Hind Osama Al-Khoudary is a Palestinian journalist based in the Gaza Strip. She has
reported for multiple media outlets including Al Jazeera English, Middle East Eye, +972
Magazine, RT, The Intercept, and Anadolu Agency.
Lara J. Bitar is an independent media worker based in Beirut, Lebanon, and the
founding editor of journalist-run publication, The Public Source. She contributes reports
on social movements and civic unrest to grassroots media projects in the U.S. and
Lebanon and writes for regional and feminist publications.
Ghadi Francis is a Lebanese journalist and war correspondent. She is a field
correspondent, program producer and writer. She reports on Palestine, Gaza, Lebanon,
Syria, Israel and more with thousands of articles on the region and Arab countries. In
2011 she published a book in which she collected her testimony about the Syrian war
entitled My Pen and My Pain – One Hundred Days in Syria.
2023 Women and Media Awards
WIFP announced the recipients of the 2023 Women and Media Award October 29th at a celebration in Washington, DC.

The annual Awards are granted to women who have made outstanding contributions seeking media democracy and toward expending women’s voices.
This year, WIFP honored seven deserving media women.
Briahna Joy Gray is an American political commentator, lawyer, and political consultant who served as the National Press Secretary for the Bernie Sanders 2020 presidential campaign. Formerly a columnist and Senior Politics Editor at the Intercept, she was also contributing editor to Current Affairs Magazine. Joy Gray has written for the Guardian, New York Magazine, and Rollings Stone. She currently co-hosts The Hill’s Rising.
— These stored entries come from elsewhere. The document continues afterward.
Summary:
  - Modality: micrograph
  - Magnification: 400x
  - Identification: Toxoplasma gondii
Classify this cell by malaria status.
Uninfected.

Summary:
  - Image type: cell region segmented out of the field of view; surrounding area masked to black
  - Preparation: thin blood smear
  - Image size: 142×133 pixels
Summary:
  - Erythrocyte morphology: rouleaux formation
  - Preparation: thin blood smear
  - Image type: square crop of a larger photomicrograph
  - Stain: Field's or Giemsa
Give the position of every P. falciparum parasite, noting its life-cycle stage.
Her popular podcast is called Bad Faith.

Mnar Adley is founder, CEO, and editor in chief of MintPress News, an independent watchdog journalism organization that provides issue-based original reporting, in-depth investigations, and thoughtful analysis of the most pressing topics facing our nation. Adley is also a regular speaker on responsible journalism, sexism, and neo-conservativism within the media and journalism start-ups.
Catherine Murphy is a DC-based filmmaker who has spent much of her life living and working in Latin America. She is founder and director of The Literacy Project, a multi-media documentary project on literacy in the Americas. Her films explore the intersection of education and justice movements in the Americas.
Fiorella Isabel is a journalist and geo-political analyst. She is the co-host of the Convo Couch which airs on independent media platforms like Rokfin, Rumble, and YouTube. Fiorella Isabel reports for RT (Russia Today) and currently lives in Moscow.
Kimberlie Kranich is Director of Community Content and Engagement at WILL AM-FM-TV (25 years). She is senior manager and a member of the Leadership Team. Her expertise is in managing a diverse pool of public media talent across multiple platforms with multiple community partners. Kranich has been an Associate of WIFP since she first joined as an intern in 1988.

Jo-Anne McArthur is a photographer and the founder of We Animals media. She is the cofounder of The Unbound Project which celebrates women animal advocates worldwide. Documenting our complex relationship with animals in almost sixty countries for over fifteen years, McArthur is the author of three books, We Animals, Captive, and Hidden.

Alexis Baden-Mayer, Esq. is Political Director of the Organic Consumers Association. The Organic Consumers Association (OCA) is a network of more than 1 million activists committed to creating a healthy, just, democratic, and regenerative food system. Baden-Mayer is a key organizer of some of OCA’s most popular campaigns, including the “Monsanto Makes Us Sick” campaign to ban Roundup.